** Work item **
Please reproduce the entries below exactly from the line with "Matrix calculations with" through their last line, leaving out any pictures.

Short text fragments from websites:
BEGIN
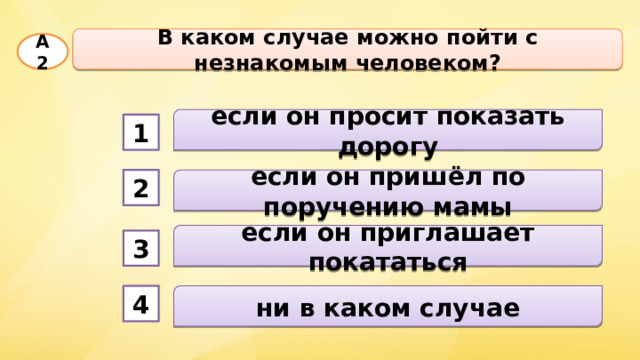 В каком случае можно пойти с незнакомым человеком? А2 если он просит показать дорогу 1 если он пришёл по поручению мамы 2 если он приглашает покататься 3 ни в каком случае 4 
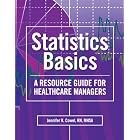 Statistics Basics: A Resource Guide for Healthcare Managers by  Jennifer K. Cowel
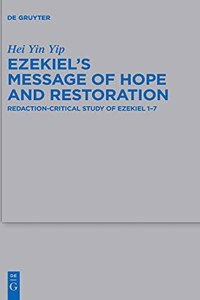 Ezekiel's Message of Hope and Restoration: Redaction-Critical Study of Ezekiel 1-7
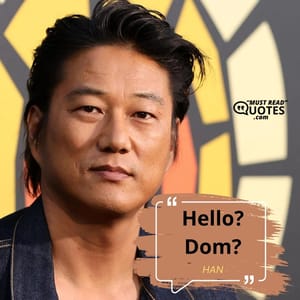 Hello? Dom?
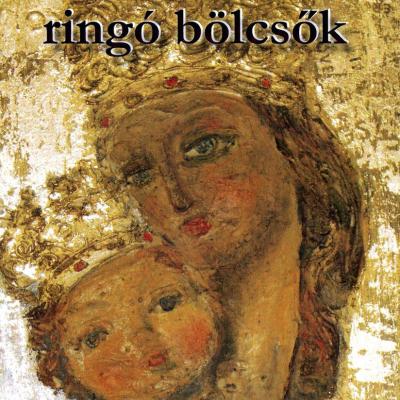 Vannak ringó bölcsők - Kárpátaljai magyar népballadák
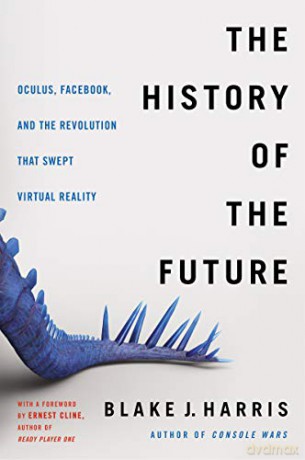 The History of the Future: Oculus, Facebook, and the Revolution That Swept Virtual Reality - Blake J. Harris [KSIĄŻKA]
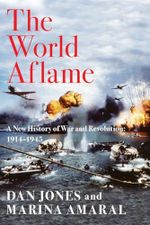 The World Aflame: A New History of War and Revolution: 1914-1945 Cover des Buches The World Aflame: A New History of War and Revolution: 1914-1945 (ISBN: 9781643132228)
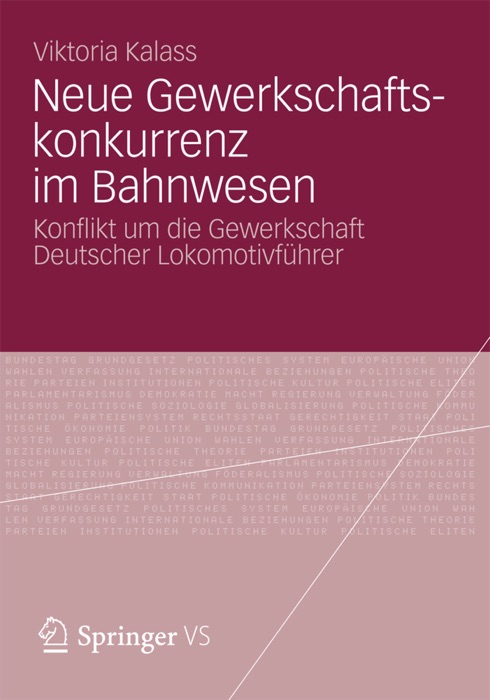 Neue Gewerkschaftskonkurrenz im Bahnwesen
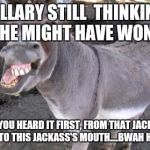 donkeysmile | HILLARY STILL  THINKING SHE MIGHT HAVE WON? WELL, YOU HEARD IT FIRST, FROM THAT JACKASS'S ASS TO THIS JACKASS'S MOUTH....BWAH HAHA! | image tagged in donkeysmile | made w/ Imgflip meme maker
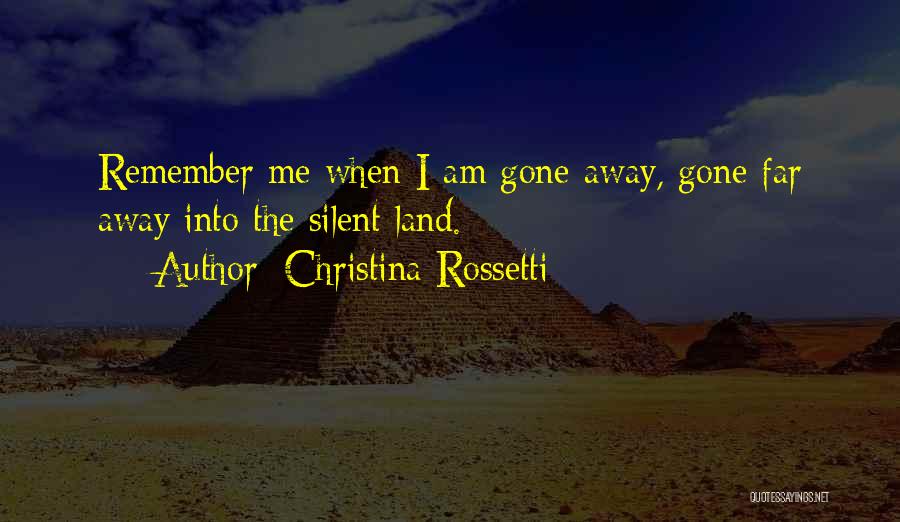 Christina Rossetti Quotes: Remember Me When I Am Gone Away, Gone Far Away Into The Silent Land.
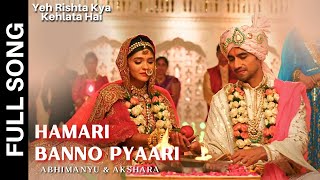 Hamari Banno Pyaari Song  Yeh Rishta Kya Kehlata H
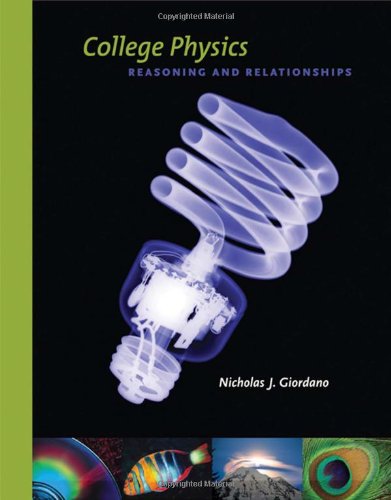 College Physics Reasoning And Relationships 1st Edition Nicholas Giordano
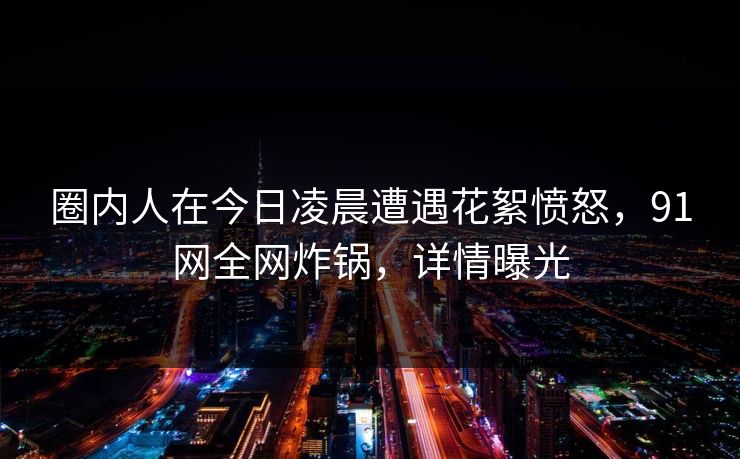 圈内人在今日凌晨遭遇花絮愤怒，91网全网炸锅，详情曝光
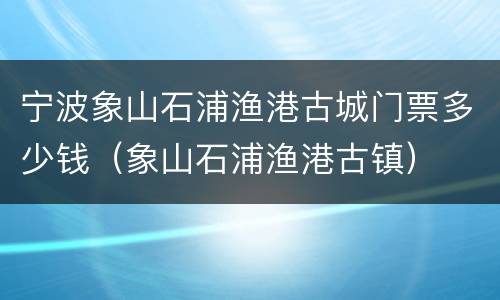 宁波象山石浦渔港古城门票多少钱（象山石浦渔港古镇）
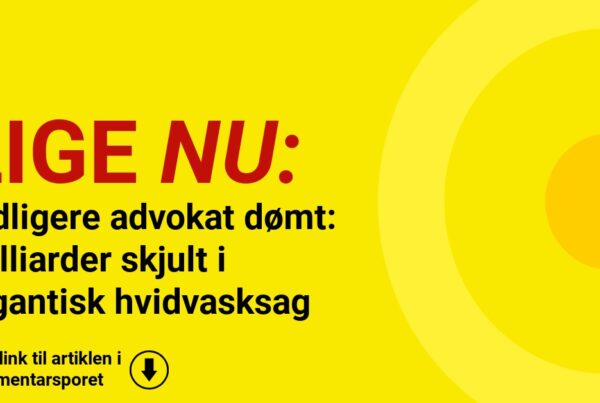 Tidligere advokat dømt: Milliarder skjult i gigantisk hvidvasksag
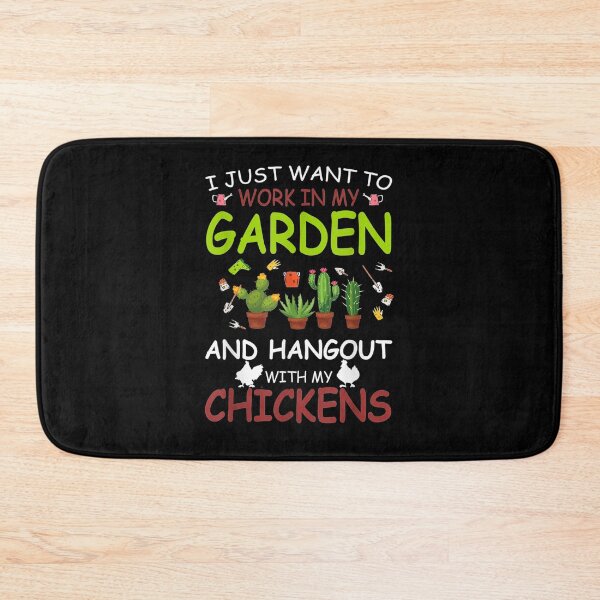 Item preview, I Just Want To Work In My Garden Hangout With My Chickens  designed and sold by ninapfvu.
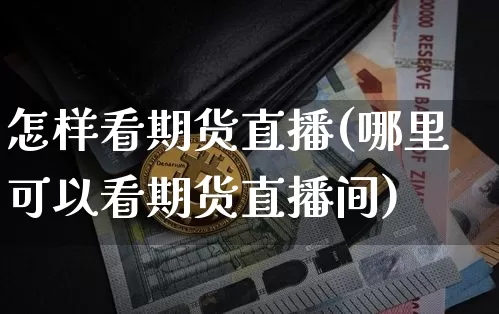 怎样看期货直播(哪里可以看期货直播间)_https://www.lclxwz.com_大商所_第1张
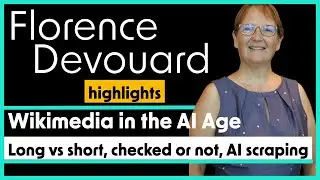 Wikimedia  in the Age of AI — Florence Devouard | Highlights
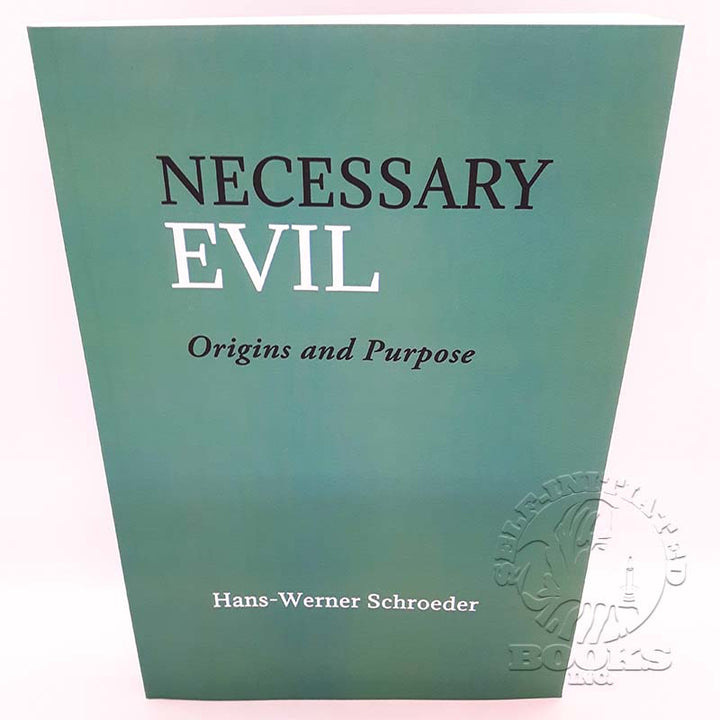 Necessary Evil: Origins and Purpose by Hans-Werner Schroeder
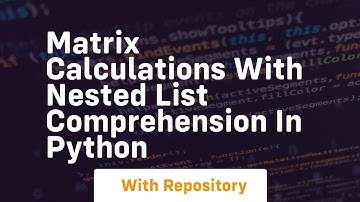 Matrix calculations with nested list comprehension in python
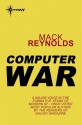 Computer War - Mack Reynolds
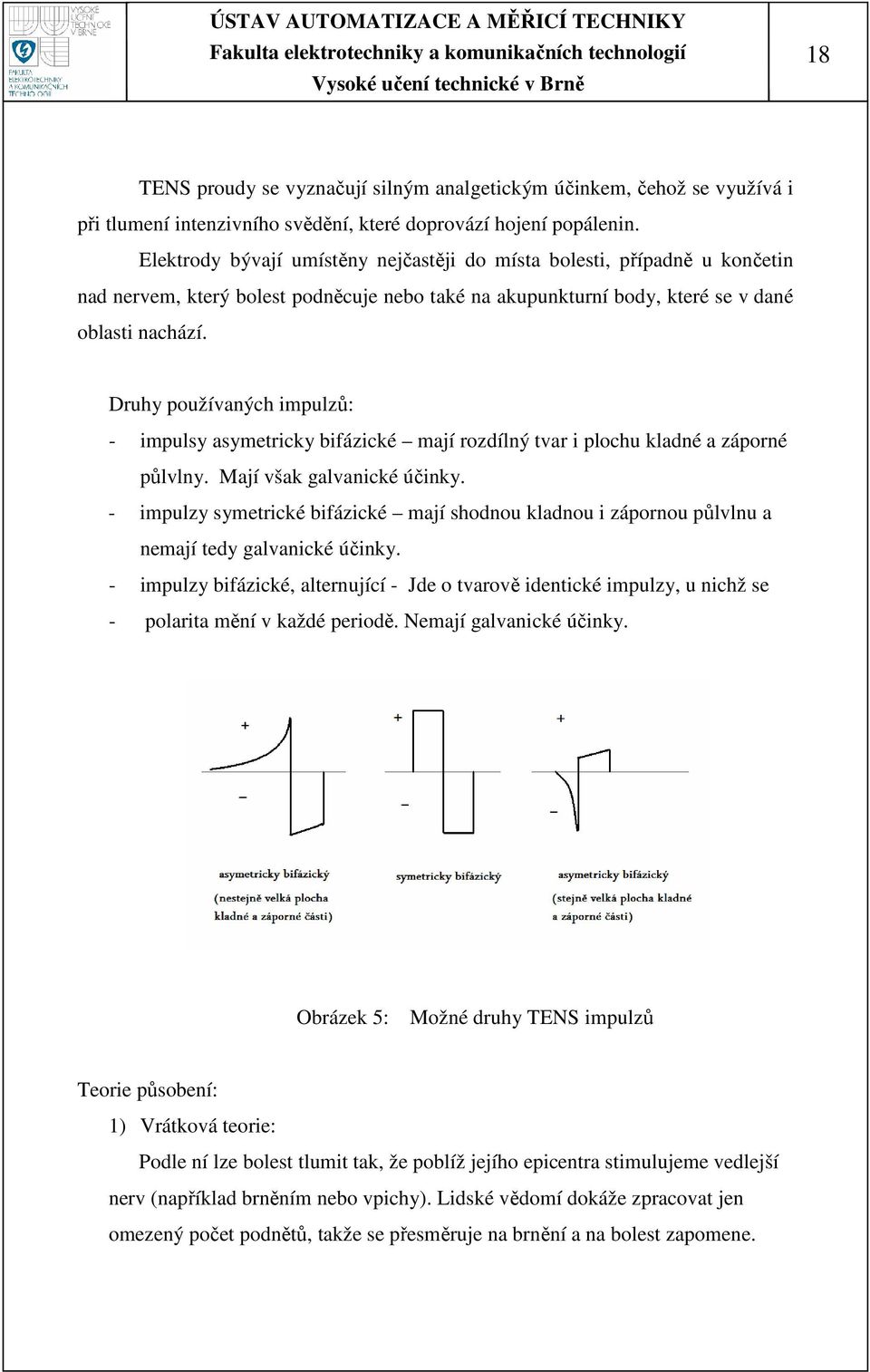 Druhy používaných impulzů: - impulsy asymetricky bifázické mají rozdílný tvar i plochu kladné a záporné půlvlny. Mají však galvanické účinky.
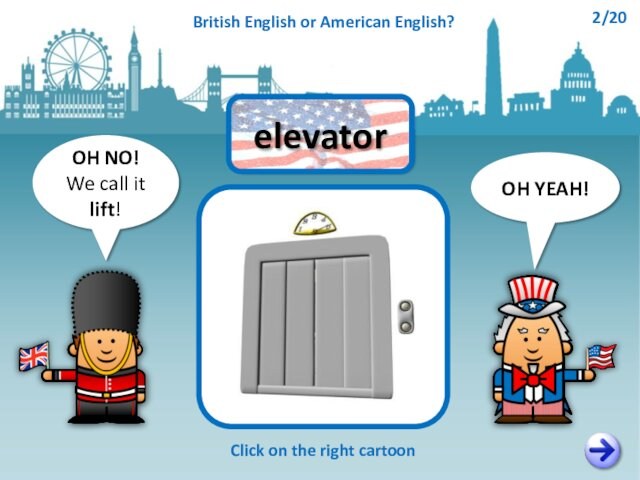 OH NO!We call it lift!OH YEAH!elevatorClick on the right cartoonBritish English or American English?2/20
END
** Answer to the problem **
 Matrix calculations with nested list comprehension in python
 Computer War - Mack Reynolds
 Druhy používaných impulzů: - impulsy asymetricky bifázické mají rozdílný tvar i plochu kladné a záporné půlvlny. Mají však galvanické účinky.
 OH NO!We call it lift!OH YEAH!elevatorClick on the right cartoonBritish English or American English?2/20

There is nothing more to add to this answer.